Lula, da mesma maneira, deixou claro que é contrário à privatização da Petrobras e que vai lutar institucionalmente contra as fake news. O ex-presidente concordou com a criação de uma lei que inibisse notícias falsas, sobretudo nas eleições. “Acho que a campanha deve ser regulada – a Justiça tem que tomar decisão. Toda vez que houver mentira vamos entrar com um processo”, completou Lula.
Ele ainda propôs a troca do “orçamento secreto” pelo orçamento participativo. “Nós vamos pegar o Orçamento e mandar para o povo dar opinião para saber o que quer efetivamente que seja feito para ver se a gente consegue diminuir o poder de sequestro que o ‘Centrão’ fez com o Bolsonaro”, disse Lula.
Nas considerações finais, Bolsonaro retomou o discurso do medo, com suas velhas fake news sobre ideologia de gênero, drogas, aborto e igrejas. A coordenação da campanha do presidente à reeleição gostou do tom moderado e menos agressivo de Bolsonaro no debate, mas lamentou a dificuldade do candidato em falar “para fora da bolha”.

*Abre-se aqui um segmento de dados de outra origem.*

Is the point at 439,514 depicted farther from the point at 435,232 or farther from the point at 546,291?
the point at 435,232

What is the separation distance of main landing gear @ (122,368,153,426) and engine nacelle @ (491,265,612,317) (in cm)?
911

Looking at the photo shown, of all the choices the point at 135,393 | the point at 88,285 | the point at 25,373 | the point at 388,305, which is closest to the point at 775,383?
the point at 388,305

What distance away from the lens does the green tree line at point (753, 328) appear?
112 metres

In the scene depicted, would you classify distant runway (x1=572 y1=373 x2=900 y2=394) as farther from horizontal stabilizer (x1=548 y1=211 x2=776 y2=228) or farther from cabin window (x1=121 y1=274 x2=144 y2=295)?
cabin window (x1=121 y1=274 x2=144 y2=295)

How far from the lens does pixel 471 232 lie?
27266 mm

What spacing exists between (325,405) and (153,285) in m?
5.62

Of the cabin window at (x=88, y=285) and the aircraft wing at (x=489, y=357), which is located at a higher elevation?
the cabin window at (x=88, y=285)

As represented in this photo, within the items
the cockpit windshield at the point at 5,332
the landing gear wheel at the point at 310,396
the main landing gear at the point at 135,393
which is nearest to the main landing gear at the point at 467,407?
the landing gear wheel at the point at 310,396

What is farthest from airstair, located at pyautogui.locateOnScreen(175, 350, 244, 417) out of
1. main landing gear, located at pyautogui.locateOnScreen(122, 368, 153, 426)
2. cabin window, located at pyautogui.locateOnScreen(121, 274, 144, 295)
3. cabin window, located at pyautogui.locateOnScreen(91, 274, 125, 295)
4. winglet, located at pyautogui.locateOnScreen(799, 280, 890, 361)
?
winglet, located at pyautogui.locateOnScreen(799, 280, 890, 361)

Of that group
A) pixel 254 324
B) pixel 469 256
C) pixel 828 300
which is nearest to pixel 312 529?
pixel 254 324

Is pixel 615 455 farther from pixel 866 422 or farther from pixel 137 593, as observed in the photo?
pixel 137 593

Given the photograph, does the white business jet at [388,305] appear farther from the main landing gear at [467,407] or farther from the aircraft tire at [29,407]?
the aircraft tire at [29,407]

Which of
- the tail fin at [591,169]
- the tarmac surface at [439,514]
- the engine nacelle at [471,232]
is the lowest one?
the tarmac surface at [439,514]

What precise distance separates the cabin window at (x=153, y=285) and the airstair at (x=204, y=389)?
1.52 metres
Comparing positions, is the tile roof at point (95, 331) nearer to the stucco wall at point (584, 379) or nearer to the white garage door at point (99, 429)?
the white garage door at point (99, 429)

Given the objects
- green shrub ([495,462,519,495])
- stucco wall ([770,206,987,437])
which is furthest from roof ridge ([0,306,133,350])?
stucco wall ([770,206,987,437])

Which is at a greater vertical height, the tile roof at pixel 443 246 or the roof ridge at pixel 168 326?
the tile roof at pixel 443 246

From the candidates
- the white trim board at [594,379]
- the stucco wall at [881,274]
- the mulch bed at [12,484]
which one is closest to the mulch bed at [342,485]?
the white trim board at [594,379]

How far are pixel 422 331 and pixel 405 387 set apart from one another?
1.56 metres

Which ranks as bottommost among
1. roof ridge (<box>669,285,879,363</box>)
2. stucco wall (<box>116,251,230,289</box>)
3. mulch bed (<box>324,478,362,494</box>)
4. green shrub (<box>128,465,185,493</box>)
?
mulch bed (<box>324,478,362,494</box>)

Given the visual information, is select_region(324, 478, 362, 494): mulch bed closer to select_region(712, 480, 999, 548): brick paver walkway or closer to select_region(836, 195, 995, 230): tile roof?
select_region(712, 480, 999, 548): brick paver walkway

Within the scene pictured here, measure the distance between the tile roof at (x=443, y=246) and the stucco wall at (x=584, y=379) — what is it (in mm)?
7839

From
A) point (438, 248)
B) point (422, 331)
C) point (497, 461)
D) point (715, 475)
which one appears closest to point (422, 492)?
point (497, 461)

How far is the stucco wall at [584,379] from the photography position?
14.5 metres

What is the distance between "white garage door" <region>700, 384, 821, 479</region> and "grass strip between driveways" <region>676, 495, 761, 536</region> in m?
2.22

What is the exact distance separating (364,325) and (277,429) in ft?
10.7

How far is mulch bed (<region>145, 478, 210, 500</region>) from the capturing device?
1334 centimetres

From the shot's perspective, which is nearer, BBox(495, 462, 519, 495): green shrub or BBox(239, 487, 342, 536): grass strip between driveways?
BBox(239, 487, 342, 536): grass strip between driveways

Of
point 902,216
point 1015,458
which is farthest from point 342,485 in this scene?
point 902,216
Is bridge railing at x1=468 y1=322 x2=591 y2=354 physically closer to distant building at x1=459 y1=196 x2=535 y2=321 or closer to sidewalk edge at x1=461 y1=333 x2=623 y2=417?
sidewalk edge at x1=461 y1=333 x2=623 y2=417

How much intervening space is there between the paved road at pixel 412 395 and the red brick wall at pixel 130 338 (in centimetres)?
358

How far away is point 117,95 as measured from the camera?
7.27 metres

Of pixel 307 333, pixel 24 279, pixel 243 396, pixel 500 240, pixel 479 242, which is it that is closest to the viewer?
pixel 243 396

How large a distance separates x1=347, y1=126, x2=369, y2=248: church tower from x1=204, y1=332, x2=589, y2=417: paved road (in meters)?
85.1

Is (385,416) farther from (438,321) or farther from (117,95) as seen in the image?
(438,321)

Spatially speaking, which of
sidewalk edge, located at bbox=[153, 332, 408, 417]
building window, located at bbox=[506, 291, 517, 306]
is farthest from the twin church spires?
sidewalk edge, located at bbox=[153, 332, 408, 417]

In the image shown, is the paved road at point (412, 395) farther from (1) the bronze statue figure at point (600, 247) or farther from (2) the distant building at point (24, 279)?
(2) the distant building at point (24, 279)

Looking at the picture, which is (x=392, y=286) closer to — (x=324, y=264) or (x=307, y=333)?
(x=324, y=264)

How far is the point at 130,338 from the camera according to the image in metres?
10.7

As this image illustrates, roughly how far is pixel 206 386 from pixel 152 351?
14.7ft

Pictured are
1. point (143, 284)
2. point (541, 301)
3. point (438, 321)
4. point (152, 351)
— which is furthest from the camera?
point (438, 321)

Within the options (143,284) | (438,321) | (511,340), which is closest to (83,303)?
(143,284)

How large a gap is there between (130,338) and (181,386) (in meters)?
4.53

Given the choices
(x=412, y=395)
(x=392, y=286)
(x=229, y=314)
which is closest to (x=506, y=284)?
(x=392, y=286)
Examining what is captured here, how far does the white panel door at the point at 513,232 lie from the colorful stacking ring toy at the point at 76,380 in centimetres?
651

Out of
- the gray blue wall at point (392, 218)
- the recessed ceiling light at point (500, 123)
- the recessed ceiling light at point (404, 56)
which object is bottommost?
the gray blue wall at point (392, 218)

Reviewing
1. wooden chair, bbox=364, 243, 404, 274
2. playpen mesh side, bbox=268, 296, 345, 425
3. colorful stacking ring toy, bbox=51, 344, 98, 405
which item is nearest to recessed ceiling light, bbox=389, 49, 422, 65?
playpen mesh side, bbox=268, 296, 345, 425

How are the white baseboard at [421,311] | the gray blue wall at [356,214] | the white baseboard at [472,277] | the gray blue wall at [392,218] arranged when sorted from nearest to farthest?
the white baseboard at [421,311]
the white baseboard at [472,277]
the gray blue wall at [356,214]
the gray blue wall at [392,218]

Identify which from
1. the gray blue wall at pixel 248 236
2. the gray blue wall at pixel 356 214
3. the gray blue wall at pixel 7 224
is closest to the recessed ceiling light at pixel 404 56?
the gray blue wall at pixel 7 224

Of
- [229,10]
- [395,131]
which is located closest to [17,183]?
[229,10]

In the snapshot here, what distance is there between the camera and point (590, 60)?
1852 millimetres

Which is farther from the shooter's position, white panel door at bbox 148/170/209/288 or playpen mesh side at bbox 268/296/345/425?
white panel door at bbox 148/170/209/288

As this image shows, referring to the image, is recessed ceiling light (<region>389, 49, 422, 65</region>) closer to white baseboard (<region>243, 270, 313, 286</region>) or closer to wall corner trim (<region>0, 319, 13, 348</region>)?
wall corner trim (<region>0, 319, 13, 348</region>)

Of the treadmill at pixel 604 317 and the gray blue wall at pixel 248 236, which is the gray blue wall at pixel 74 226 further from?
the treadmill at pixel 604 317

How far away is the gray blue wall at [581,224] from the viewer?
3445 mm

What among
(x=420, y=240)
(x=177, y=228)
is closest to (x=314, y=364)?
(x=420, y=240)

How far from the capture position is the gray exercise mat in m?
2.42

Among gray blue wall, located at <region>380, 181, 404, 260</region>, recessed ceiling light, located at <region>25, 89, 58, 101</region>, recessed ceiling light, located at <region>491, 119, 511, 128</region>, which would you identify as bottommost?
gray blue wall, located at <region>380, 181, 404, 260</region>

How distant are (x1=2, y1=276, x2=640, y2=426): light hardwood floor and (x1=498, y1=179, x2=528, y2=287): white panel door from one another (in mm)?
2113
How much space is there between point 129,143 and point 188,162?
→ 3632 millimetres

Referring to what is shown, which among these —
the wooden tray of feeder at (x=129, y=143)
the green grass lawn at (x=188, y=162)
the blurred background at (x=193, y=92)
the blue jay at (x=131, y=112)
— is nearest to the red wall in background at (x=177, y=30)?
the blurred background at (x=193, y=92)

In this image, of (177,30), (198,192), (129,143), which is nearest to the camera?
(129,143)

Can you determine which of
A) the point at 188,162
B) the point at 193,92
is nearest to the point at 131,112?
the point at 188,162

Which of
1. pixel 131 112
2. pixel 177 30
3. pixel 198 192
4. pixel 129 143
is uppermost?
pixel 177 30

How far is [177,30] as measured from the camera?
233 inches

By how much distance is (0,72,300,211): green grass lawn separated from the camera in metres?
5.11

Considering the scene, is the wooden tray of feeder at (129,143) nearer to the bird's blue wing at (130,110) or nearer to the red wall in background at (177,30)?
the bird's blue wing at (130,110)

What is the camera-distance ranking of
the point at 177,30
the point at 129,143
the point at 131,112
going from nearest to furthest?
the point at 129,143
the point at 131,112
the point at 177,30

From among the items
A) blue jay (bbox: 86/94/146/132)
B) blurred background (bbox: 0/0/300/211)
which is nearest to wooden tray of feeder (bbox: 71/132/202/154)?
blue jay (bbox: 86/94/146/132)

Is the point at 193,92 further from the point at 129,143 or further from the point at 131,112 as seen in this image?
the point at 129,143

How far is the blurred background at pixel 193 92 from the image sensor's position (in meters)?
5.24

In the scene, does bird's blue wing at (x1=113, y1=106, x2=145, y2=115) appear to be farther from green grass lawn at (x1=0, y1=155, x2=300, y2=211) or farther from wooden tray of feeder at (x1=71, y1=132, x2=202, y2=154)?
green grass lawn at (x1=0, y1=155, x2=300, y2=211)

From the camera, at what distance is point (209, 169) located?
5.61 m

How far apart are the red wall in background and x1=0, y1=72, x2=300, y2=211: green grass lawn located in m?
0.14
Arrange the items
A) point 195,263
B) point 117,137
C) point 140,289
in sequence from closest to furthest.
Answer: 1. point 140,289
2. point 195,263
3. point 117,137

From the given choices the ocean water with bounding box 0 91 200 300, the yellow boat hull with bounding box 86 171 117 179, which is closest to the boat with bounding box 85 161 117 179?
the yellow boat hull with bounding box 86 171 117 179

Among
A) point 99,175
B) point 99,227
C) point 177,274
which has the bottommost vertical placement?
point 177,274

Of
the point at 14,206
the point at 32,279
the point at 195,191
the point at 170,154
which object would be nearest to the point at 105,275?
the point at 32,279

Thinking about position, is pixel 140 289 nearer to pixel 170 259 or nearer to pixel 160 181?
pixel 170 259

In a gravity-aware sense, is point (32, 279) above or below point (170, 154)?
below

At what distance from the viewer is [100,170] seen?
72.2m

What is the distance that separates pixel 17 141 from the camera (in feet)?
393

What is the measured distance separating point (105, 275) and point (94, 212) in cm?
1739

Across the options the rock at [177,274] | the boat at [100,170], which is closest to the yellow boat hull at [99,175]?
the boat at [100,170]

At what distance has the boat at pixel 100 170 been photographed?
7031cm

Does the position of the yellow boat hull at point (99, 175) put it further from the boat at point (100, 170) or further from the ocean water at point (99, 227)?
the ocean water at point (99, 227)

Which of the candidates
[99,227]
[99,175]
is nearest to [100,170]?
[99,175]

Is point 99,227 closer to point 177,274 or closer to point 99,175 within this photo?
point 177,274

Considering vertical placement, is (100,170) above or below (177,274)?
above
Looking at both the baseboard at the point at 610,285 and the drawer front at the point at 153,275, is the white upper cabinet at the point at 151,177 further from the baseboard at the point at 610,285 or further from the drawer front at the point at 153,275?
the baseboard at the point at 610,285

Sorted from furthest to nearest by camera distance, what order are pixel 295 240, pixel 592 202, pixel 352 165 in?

Lula deu preferência ao combate à pobreza e à insegurança alimentar. “Nós vamos voltar, consertar esse país. E vamos voltar nos finais de semana a comer um churrasquinho e tomar uma cerveja”, brincou o ex-presidente. “Eles (os bolsonaristas) ficam doidos porque ele pensa que só ele pode. Mas nós podemos e vamos querer comer um churrasquinho.”
Conforme dados preliminares do instituto Kantar Ibope Media, o debate na Band teve audiência média de 11,8 pontos das 20h às 21h51, levando a Band ao segundo lugar no horário, atrás apenas da Globo. Os índices se referem à Grande São Paulo.